=== WORK ORDER A ===
Name every organization that the biography of John M. Goldman says he served as president of.
=== WORK ORDER B ===
Translate this sentence from the biography of John M. Goldman into Spanish: "In 1971 Goldman joined the staff of Hammersmith Hospital, London, and became a specialist in the treatment of chronic myeloid leukaemia."
(GIVEN PASSAGE)
- Born: 30 November 1938 London, England
- Died: 24 December 2013 (aged 75)
- Education: Magdalen College, Oxford
- Occupations: Haematologist; oncologist;
- Known for: Development of new treatments for leukaemia; Pioneering work in bone marrow transplantation;

= John M. Goldman =

British physician (1938–2013)

John M. Goldman (30 November 1938 – 24 December 2013) was a British haematologist, oncologist and medical researcher. A specialist in chronic myeloid leukaemia, Goldman conducted pioneering research into leukaemia treatment – he was instrumental in the development of bone marrow transplantation as a clinical method, and later in the development of the drug imatinib. He was also a prolific author of scientific papers, was involved with numerous medical charities and had a decades-long surgical career at Hammersmith Hospital, London.

==Early life and education==
Goldman was born in London in 1938 to Carl and Berthe Goldman, both Jewish refugees from Nazi Germany. Although he was briefly detained as an enemy alien, Carl Goldman served in the British Army during World War II, and established a successful medical practice in London; he later treated famous individuals such as Elizabeth Taylor and Rex Reed. John Goldman attended the Westminster School and performed in the school choir, but was barred from singing in Westminster Abbey, likely due to his Jewish background.

Goldman attended Magdalen College, Oxford, where he studied psychology and physiology despite originally applying to study classics. At one point during his Oxford years, Goldman and some friends drove across Eurasia to reach India; the Iranian authorities briefly arrested them during the journey, forcing Goldman's group to drug their guards with barbiturates to escape. After graduating from Oxford, Goldman trained in (and later taught) haematology and oncology at several medical schools and hospitals, including St. Bartholomew's Hospital, Harvard University, and the University of Miami.

==Medical career and leukaemia research==
In 1971 Goldman joined the staff of Hammersmith Hospital, London, and became a specialist in the treatment of chronic myeloid leukaemia. During the 1980s, he conducted some of the first bone marrow transplants in Europe, and also developed precise molecular tests to detect residual leukaemia cells in the blood of patients. Goldman chaired the charity Leuka from its inception in 1982, launching a £10 million appeal to build the Catherine Lewis Centre, a specialist leukaemia centre, at Hammersmith Hospital; the centre opened in 2002. In 1988, Goldman became a member of the blood cancer charity and bone marrow transplant register Anthony Nolan. He worked as a trustee and medical director for Anthony Nolan for over 20 years, helping the charity to expand its reach and resources worldwide. He also helped establish the World Marrow Donor Association in 1990, and served (at various different times) as the president of the International Society for Experimental Haematology, the European Group for Blood and Marrow Transplantation, the European Haematology Association and several other medical and scientific organisations.

From the late 1990s onwards, Goldman was instrumental in promoting the use of the anti-cancer drug imatinib, working to refine and expand its clinical usage as a targeted therapy. He retired from Hammersmith Hospital in 2004, but continued to work as an advocate and benefactor of cancer research and treatment in the developing world. During his career, he published over 700 scientific papers, and was the editor of the journal Bone Marrow Transplantation from 1985 until his death in December 2013.

==Personal life==
Goldman was married to Jeannine Fuller; after divorcing her, he lived with Constance Shaw. He was survived by his three children: a daughter from his marriage to Fuller, and a daughter and son from his relationship with Shaw. Goldman was an avid reader of history and classic literature, travelled extensively overseas, and was a passionate skier.
(End GIVEN PASSAGE)
(DATASET)
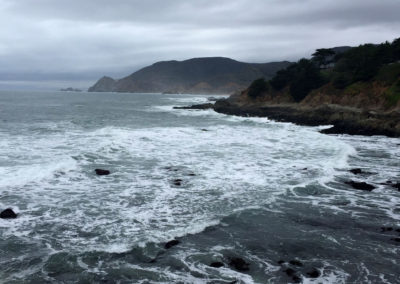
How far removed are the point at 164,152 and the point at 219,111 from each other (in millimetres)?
45359

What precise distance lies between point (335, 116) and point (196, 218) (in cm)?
3577

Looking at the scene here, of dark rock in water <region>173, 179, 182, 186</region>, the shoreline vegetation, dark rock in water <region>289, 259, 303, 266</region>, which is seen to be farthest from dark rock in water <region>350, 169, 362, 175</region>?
the shoreline vegetation

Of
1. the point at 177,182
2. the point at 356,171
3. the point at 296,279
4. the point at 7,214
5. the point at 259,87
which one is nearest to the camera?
the point at 296,279

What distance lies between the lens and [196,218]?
11.1m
(End DATASET)
=== TASK RESULT A ===
International Society for Experimental Haematology
European Group for Blood and Marrow Transplantation
European Haematology Association

=== TASK RESULT B ===
En 1971, Goldman se incorporó al personal del Hospital Hammersmith, en Londres, y se convirtió en especialista en el tratamiento de la leucemia mieloide crónica.